Le rêve du Liban-message
De loin, il va assister à la déliquescence non seulement de la dynamique nationale qui a rendu possible la révolution du Cèdre, mais aussi de sa propre ville, investie par des faussaires qui tentent de fomenter un climat d'instabilité permanente. Misbah Ahdab décide de reporter toute son énergie sur les efforts visant à préserver le vivre-ensemble à Tripoli, entre sunnites et alaouites, en dépit des clivages communautaires et idéologiques qui ravagent le pays et la région. Son rêve ? Le Liban-message, « comme disait le pape Jean-Paul II », celui des 18 communautés capables de vivre ensemble et de s'accepter pleinement, avec un réseau de modérés capables de défendre le modèle libanais, à commencer par l'espace de Tripoli.
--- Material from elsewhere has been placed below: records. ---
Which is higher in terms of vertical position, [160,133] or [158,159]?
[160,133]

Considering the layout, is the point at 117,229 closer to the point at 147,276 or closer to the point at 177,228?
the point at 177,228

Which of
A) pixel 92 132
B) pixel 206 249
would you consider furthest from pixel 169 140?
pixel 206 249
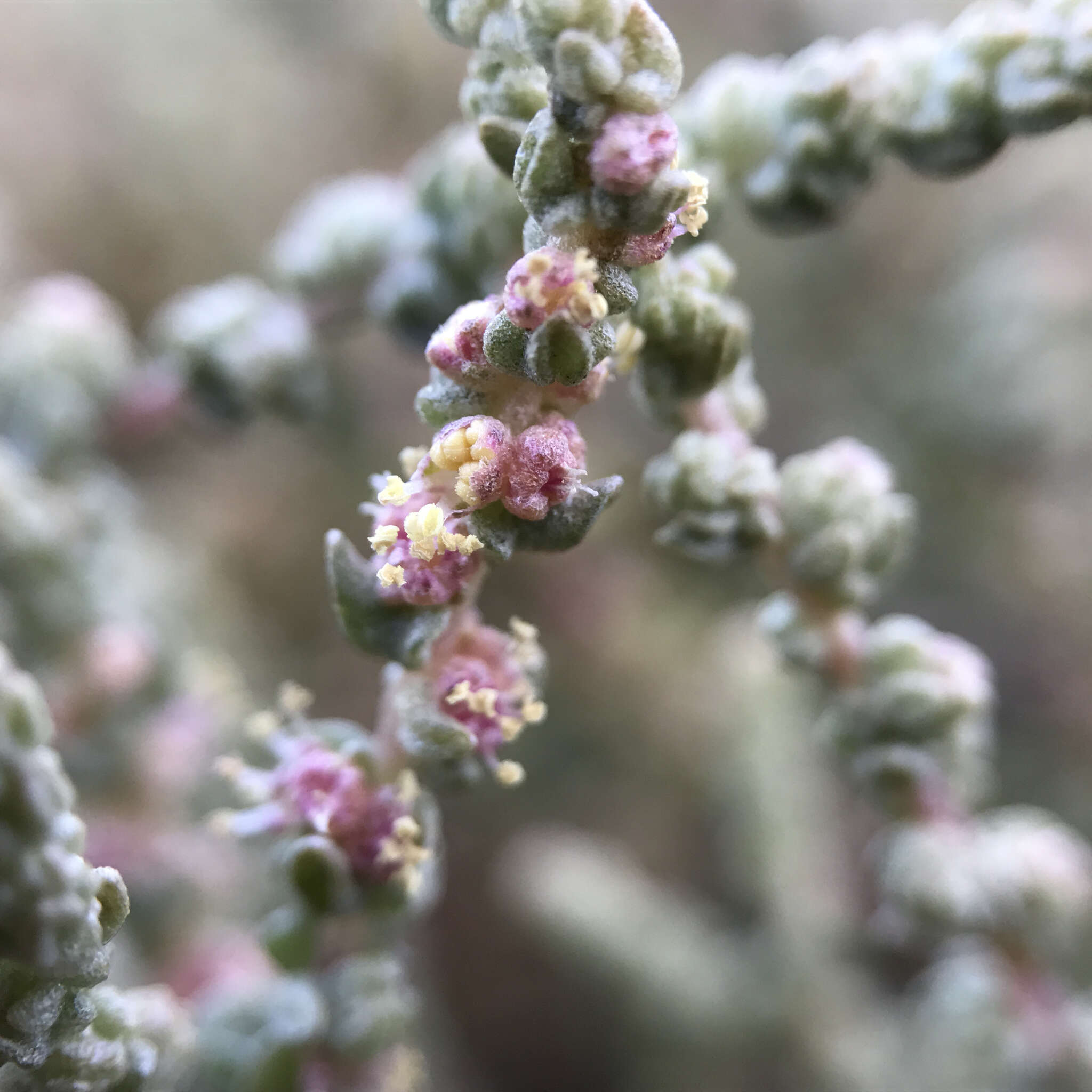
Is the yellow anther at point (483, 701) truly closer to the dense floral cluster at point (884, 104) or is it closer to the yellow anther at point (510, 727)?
the yellow anther at point (510, 727)

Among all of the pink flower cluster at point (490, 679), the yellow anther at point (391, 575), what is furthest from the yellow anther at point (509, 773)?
the yellow anther at point (391, 575)

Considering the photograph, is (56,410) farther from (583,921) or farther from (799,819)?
→ (799,819)

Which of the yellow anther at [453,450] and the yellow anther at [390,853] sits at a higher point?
the yellow anther at [453,450]

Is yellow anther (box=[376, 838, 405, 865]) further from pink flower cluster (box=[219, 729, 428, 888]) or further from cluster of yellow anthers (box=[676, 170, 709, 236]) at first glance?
cluster of yellow anthers (box=[676, 170, 709, 236])

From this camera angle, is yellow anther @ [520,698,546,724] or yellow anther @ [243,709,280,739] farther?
yellow anther @ [243,709,280,739]

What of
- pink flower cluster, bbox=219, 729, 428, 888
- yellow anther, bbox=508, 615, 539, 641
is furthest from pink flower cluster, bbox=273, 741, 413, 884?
yellow anther, bbox=508, 615, 539, 641
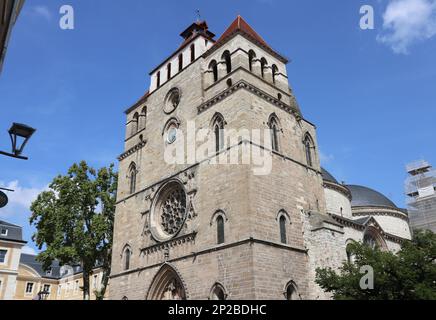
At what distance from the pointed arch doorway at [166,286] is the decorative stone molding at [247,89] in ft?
27.7

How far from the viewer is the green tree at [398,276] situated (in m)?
12.7

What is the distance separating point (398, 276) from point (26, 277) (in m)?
42.7

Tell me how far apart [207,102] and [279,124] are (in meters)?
3.96

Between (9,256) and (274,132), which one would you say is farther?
(9,256)

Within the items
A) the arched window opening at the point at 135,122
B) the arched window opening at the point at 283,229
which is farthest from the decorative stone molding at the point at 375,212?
the arched window opening at the point at 135,122

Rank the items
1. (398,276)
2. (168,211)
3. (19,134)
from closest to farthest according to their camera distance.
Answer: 1. (19,134)
2. (398,276)
3. (168,211)

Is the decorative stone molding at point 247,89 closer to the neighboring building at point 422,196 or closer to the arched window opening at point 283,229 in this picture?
the arched window opening at point 283,229

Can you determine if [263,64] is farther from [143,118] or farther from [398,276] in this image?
[398,276]

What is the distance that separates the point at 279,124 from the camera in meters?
20.4

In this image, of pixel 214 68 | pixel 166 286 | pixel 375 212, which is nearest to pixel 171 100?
pixel 214 68

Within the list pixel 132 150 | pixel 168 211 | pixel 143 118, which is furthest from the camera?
pixel 143 118

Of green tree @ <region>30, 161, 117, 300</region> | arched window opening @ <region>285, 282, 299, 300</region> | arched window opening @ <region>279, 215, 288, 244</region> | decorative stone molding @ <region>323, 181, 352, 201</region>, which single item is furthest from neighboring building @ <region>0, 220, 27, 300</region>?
decorative stone molding @ <region>323, 181, 352, 201</region>

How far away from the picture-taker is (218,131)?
19734 millimetres
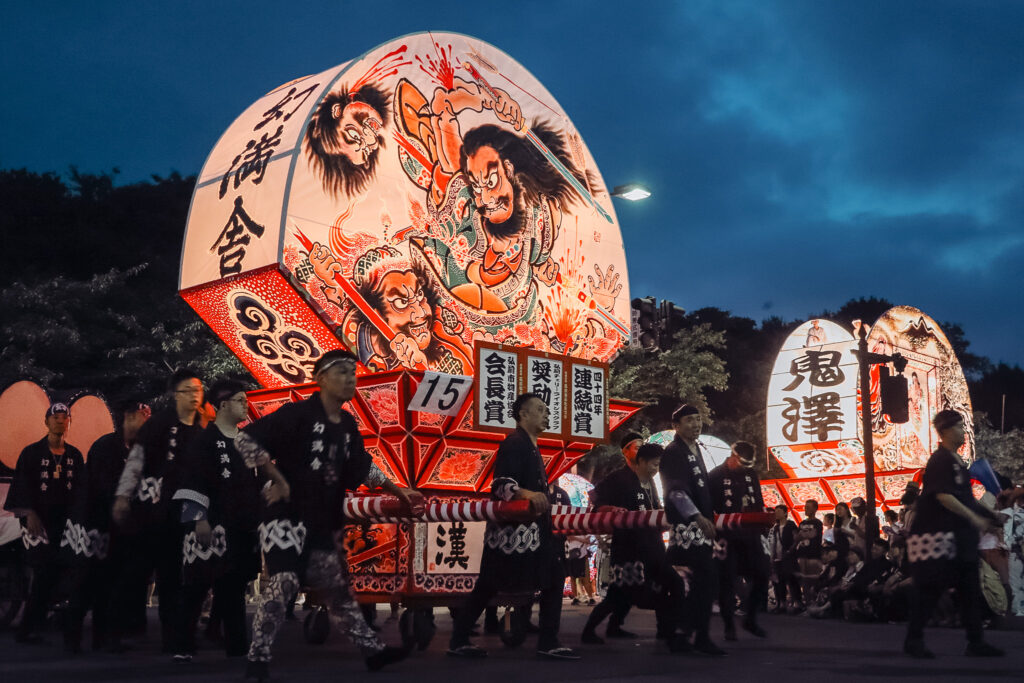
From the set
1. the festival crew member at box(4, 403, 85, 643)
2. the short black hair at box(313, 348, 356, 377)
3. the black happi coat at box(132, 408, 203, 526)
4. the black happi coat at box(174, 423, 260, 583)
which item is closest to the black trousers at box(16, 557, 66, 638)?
the festival crew member at box(4, 403, 85, 643)

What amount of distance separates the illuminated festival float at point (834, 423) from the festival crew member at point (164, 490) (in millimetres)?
13845

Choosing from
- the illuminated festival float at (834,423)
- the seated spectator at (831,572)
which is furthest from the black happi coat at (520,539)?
the illuminated festival float at (834,423)

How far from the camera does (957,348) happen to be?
43688 millimetres

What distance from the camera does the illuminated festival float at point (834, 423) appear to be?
18.5 m

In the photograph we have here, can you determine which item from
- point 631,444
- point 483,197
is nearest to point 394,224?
point 483,197

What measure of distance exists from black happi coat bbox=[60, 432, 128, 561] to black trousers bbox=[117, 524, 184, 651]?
0.76ft

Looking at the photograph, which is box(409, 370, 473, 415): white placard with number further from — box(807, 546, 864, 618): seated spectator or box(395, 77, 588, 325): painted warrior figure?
box(807, 546, 864, 618): seated spectator

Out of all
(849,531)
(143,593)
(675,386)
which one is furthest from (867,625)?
(675,386)

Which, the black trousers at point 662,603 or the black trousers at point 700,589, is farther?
the black trousers at point 662,603

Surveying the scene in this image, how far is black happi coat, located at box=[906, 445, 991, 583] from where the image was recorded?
666 centimetres

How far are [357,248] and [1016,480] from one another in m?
30.5

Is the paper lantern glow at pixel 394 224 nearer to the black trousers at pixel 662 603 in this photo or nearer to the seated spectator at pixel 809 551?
the black trousers at pixel 662 603

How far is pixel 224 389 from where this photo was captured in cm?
641

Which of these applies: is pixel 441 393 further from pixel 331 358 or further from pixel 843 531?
pixel 843 531
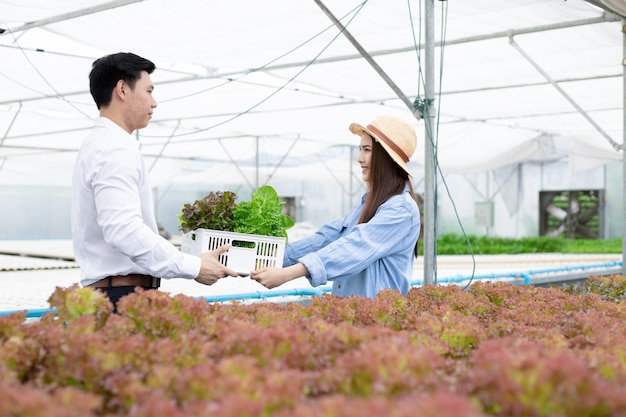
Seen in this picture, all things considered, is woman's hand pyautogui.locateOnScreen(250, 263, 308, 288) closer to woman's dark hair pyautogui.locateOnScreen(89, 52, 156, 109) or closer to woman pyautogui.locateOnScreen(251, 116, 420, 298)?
woman pyautogui.locateOnScreen(251, 116, 420, 298)

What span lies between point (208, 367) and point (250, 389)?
0.41ft

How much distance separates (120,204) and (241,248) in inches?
23.7

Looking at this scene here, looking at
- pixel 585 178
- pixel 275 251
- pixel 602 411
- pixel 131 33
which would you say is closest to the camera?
pixel 602 411

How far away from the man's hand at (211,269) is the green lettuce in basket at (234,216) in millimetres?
202

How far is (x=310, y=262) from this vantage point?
2656 millimetres

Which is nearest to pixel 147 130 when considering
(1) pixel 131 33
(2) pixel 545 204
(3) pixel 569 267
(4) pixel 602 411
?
(1) pixel 131 33

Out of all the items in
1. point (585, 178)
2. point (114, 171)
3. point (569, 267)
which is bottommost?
point (569, 267)

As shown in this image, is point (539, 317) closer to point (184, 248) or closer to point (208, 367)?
point (208, 367)

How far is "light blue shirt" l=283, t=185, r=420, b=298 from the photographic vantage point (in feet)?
8.82

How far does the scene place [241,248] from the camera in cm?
280

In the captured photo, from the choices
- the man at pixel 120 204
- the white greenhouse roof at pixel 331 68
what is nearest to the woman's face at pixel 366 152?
the man at pixel 120 204

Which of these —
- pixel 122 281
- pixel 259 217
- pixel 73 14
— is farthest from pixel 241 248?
pixel 73 14

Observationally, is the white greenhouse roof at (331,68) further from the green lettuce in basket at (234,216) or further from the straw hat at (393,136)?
the green lettuce in basket at (234,216)

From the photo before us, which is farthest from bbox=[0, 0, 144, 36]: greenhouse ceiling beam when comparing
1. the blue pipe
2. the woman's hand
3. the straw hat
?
the woman's hand
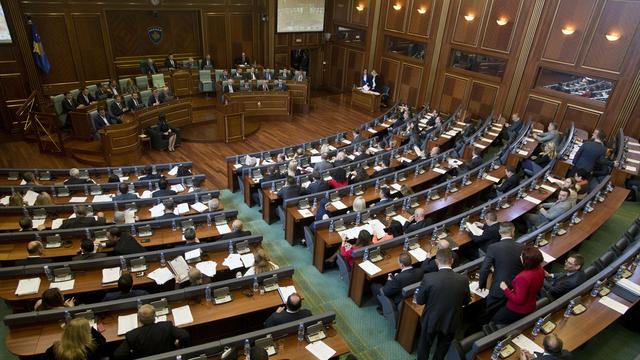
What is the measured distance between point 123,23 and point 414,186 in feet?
40.2

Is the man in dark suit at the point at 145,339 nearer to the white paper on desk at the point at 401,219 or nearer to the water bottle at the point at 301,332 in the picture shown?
the water bottle at the point at 301,332

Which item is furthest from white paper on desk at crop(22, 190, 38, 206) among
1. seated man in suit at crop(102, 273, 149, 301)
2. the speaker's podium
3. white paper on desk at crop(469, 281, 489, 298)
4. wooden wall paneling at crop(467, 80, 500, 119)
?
wooden wall paneling at crop(467, 80, 500, 119)

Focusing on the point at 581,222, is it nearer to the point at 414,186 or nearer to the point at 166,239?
the point at 414,186

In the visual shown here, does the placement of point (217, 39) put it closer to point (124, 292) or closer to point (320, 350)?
point (124, 292)

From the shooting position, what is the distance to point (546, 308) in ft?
15.0

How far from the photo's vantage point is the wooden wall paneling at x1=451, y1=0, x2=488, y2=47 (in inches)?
517

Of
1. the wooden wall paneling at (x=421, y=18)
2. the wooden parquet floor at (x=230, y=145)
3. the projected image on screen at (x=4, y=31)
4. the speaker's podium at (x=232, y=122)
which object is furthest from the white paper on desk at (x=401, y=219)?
the projected image on screen at (x=4, y=31)

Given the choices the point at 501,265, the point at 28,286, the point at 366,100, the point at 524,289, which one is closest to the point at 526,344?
the point at 524,289

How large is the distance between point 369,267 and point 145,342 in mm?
3033

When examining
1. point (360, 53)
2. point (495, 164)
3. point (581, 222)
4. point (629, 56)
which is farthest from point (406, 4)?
point (581, 222)

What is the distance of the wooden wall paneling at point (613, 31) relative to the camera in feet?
33.0

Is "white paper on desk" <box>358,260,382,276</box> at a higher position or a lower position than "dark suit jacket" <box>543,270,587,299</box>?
lower

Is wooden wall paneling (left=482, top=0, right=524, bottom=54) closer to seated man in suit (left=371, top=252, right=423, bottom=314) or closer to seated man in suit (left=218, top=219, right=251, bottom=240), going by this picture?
seated man in suit (left=371, top=252, right=423, bottom=314)

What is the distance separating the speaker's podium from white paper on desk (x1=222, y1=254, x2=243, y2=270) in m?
7.21
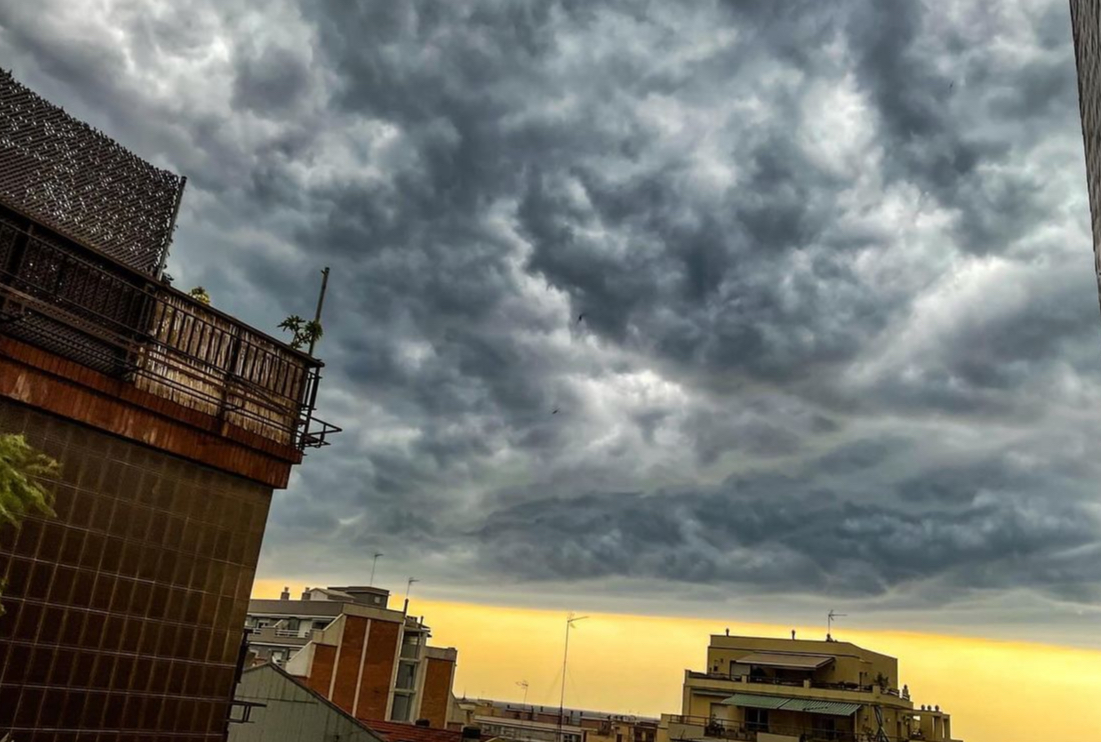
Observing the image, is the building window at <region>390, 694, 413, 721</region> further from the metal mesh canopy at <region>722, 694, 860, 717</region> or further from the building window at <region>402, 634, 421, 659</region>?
the metal mesh canopy at <region>722, 694, 860, 717</region>

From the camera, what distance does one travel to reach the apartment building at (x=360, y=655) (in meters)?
70.9

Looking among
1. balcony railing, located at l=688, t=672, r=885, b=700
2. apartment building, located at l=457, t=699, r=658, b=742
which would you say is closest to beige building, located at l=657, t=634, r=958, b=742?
balcony railing, located at l=688, t=672, r=885, b=700

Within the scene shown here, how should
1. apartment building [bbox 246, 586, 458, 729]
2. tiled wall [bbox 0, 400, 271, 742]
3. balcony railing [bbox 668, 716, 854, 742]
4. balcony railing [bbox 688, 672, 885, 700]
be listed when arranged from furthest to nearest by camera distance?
apartment building [bbox 246, 586, 458, 729] < balcony railing [bbox 688, 672, 885, 700] < balcony railing [bbox 668, 716, 854, 742] < tiled wall [bbox 0, 400, 271, 742]

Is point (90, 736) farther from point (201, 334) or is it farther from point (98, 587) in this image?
point (201, 334)

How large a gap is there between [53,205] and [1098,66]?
25.9 meters

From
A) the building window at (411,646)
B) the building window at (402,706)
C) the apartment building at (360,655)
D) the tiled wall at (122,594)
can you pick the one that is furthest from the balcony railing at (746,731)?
the tiled wall at (122,594)

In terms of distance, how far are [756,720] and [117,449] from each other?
59.4 meters

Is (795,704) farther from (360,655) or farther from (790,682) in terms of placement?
(360,655)

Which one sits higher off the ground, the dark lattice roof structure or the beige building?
the dark lattice roof structure

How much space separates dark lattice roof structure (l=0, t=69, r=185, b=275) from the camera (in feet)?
63.8

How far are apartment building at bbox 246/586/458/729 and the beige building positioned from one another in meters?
23.3

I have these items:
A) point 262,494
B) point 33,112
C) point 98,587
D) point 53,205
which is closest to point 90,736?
point 98,587

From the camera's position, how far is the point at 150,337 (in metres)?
20.5

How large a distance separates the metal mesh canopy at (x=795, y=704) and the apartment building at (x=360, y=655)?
25.7 meters
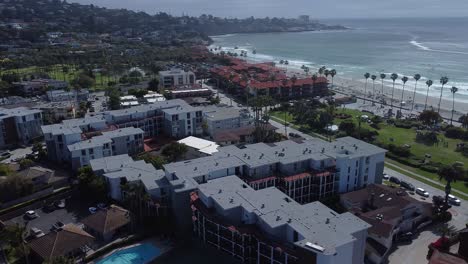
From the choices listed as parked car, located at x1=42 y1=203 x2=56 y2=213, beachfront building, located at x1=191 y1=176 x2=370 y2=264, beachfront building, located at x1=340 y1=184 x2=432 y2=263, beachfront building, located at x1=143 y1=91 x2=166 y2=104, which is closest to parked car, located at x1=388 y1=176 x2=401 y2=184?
beachfront building, located at x1=340 y1=184 x2=432 y2=263

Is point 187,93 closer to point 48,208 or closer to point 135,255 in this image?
point 48,208

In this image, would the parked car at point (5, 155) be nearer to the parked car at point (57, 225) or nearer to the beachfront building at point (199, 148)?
the parked car at point (57, 225)

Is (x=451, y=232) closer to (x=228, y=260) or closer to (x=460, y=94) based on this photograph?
(x=228, y=260)

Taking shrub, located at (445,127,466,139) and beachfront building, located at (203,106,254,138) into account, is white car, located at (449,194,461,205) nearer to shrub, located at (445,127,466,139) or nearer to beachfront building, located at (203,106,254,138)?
shrub, located at (445,127,466,139)

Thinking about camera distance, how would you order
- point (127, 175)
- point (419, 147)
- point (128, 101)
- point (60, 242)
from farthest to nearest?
point (128, 101)
point (419, 147)
point (127, 175)
point (60, 242)

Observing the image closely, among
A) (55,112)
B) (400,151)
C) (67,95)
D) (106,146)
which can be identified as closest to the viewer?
(106,146)

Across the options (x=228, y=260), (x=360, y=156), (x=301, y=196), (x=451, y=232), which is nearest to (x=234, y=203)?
(x=228, y=260)

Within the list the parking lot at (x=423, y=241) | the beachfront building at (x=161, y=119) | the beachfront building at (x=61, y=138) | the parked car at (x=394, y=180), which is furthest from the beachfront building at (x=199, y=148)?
the parking lot at (x=423, y=241)

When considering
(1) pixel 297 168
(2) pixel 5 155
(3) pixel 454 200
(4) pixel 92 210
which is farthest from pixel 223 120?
(3) pixel 454 200
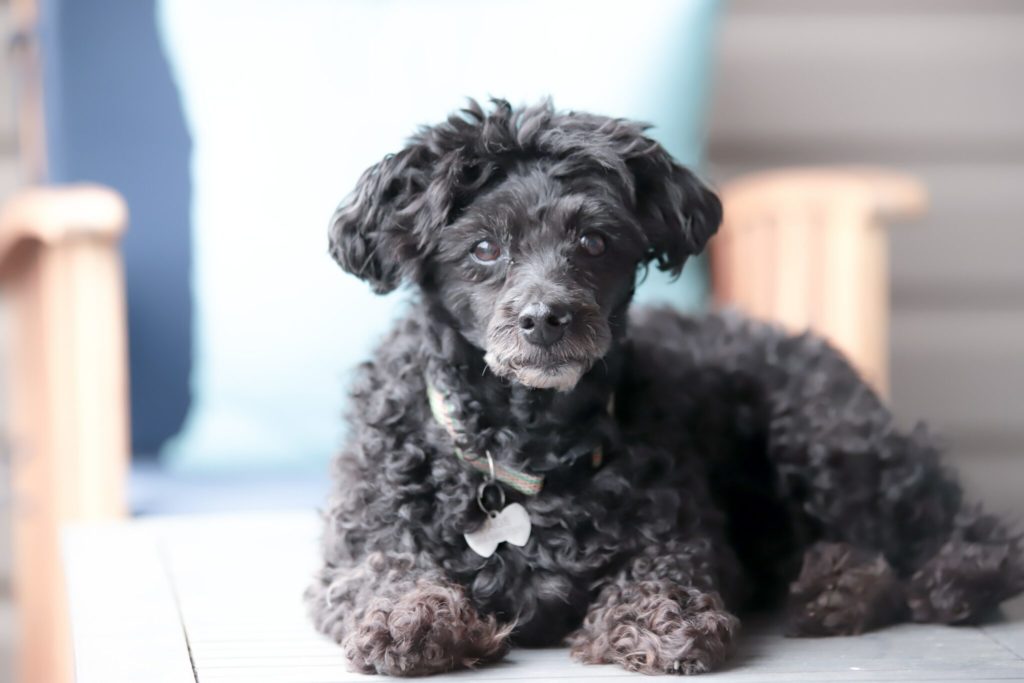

M. Ahdab se transforme aussitôt en pompier, prêt à tout pour éteindre le feu de la discorde et empêcher les écarts de se creuser davantage, pour que la stabilité et la modération l'emportent sur la montée aux extrêmes.
« C'est pour ça que j'ai créé, en 2011, le Rassemblement de la modération civile. J'ai fait face au 8 Mars tout seul à Tripoli. Il n'y avait plus de 14 Mars », affirme-t-il. « Aujourd'hui, le 14 Mars n'a aucune vision. Il est schizophrène. Il attaque le Hezbollah, avant d'aller dialoguer avec lui. C'est le meilleur moyen de tout lui donner, le bébé et l'eau du bain. Tout cela est parfaitement stérile », souligne l'ancien député, qui n'affiche aucune tendresse vis-à-vis de la coalition, dans une relation manifeste de hainamoration. Mais comment pourrait-il en être autrement... ?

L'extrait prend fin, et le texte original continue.